Film posters at that time - 1983 - were complex affairs. Colour separation for printing was carried out via the art work, using a transparent overlay for each primary (red blue and yellow) and for black. Lettering was drawn by hand, apart from where Letraset was available - sheets of letters in various fonts and sizes which could be transferred to the work by rubbing down,

Re-release in UK in 1983 of “Rust Never Sleeps”, a 1979 USA concert film by Neil Young & Crazy Horse of their late 1978 performance.

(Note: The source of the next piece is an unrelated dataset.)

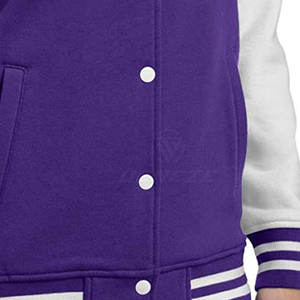 Veste de baseball pour femme, dernière tendance, qualité supérieure, fabriquée au Pakistan, meilleur matériau. - Product Image 6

Quad size poster from small print run, now “vintage” (!)
A few mint posters are available for sale, artist signed. Please
contact us for enquiries.

 

Re-release in 1983 of the 1963 film “Tom Jones”, based on the classic 1749 novel by Henry Fielding, “The History of Tom Jones, a Foundling”. (The book was written not long after the opening of the first Foundling Hospital in London - hence the old-fashioned style.)

A few mint condition posters from the small print run, artist signed, are available for sale. Please contact us for enquires

 

Beach series:

These sketches were grabbed from a canvas chair set up on a Mexican beach by my daughter and her man, who spent two or three years working there. I was in recovery from and preparing for surgeries, and so glad I managed my long visits - twice.